Then, in the first part, the buffer is filled with 85,...,105,...,124 (because 124 == seq_idx + self._buffer.max_size // 2 -1, so we do for idx in range(105, 125)). Now, the condition if idx == len(self) - 1 and 0 not in self._buffer is fulfilled (because 124 == len(self) - 1). for idx_ in range(min(self._buffer.max_size // 2, len(self))) fills the buffer with sequences 0 to 19. As a result, the first 20 elements of the buffer are popped, so the buffer is now filled with elements 105,...,124,0,...,19. However, for the batch we need sequences 100 to 104, which are not in the buffer anymore.
That means, everything before sequence 105 is removed, there are no old sequences remaining. With an increased batch size, the problem would just appear earlier.
Again, tell me if I am wrong, maybe I am doing a mistake here.

Yes I agree. In general as soon as update_buffer is called on seq_idx = len(self) - buffer_size // 2 the start of the dataset is added and the buffer is now filled with sequences [len(self) - buffer_size // 2 ... len(self) - 1] + [0 ... buffer_size // 2 - 1] so this only keeps the current minibatch intact if seq_idx happens to be the first sequence in the minibatch, regardless of buffer_size.

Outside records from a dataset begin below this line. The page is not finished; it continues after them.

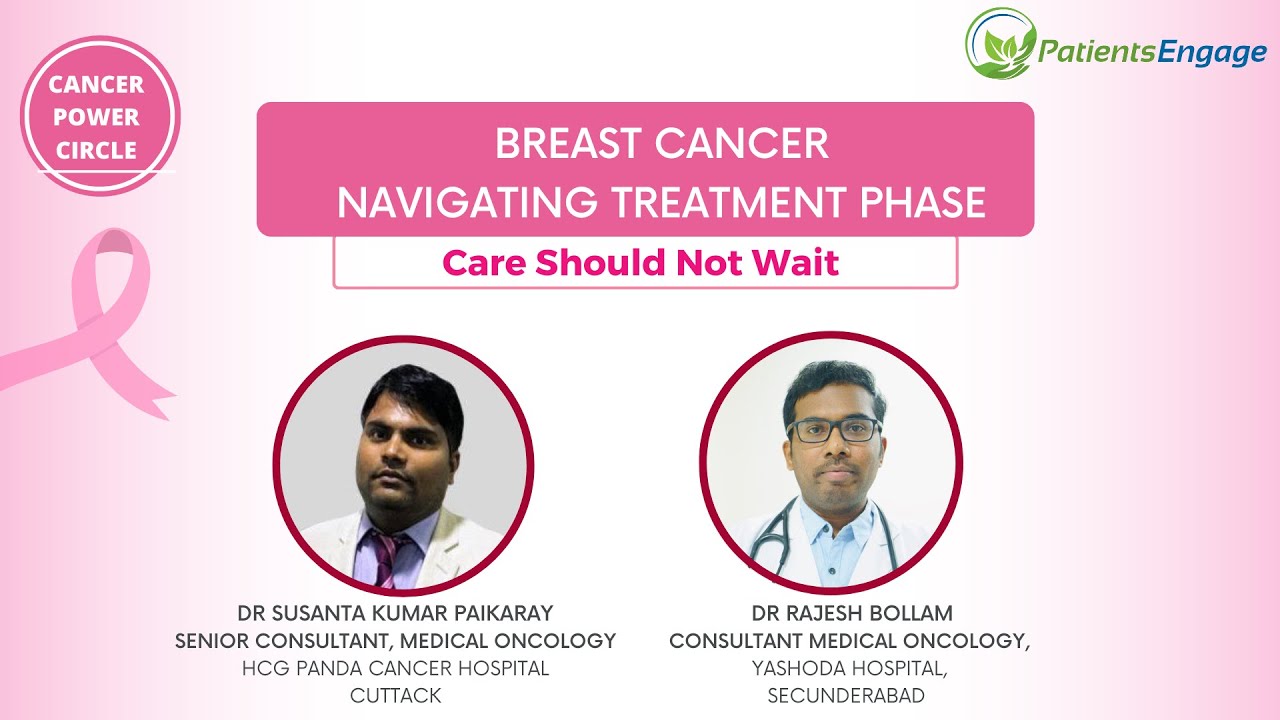 CANCER POWER CIRCLE

PatientsEngage

BREAST CANCER
NAVIGATING TREATMENT PHASE

Care Should Not Wait

DR SUSANTA KUMAR PAIKARAY
SENIOR CONSULTANT, MEDICAL ONCOLOGY
HCG PANDA CANCER HOSPITAL
CUTTACK

DR RAJESH BOLLAM
CONSULTANT MEDICAL ONCOLOGY,
YASHODA HOSPITAL,
SECUNDERABAD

In the example of @larissakl it only runs successfully if the batch begins at sequence 105.

I ran into this error as well and changed the instances of // 2 to // 3 locally which seems to give enough room for old sequences but maybe the safer solution is to only add seq_idx + buffer_size // 2 - len(self) sequences from the dataset start. For example when update_buffer(118) is called, the first 13 sequences would be added such that the buffer contains 98,...,118,...,124,0,...,12 afterwards.

BTW I think we should add some documentation that the buffer size should be set large enough so that the number of sequences in a mini-batch never exceeds buffer_size // 2; otherwise the training will crash.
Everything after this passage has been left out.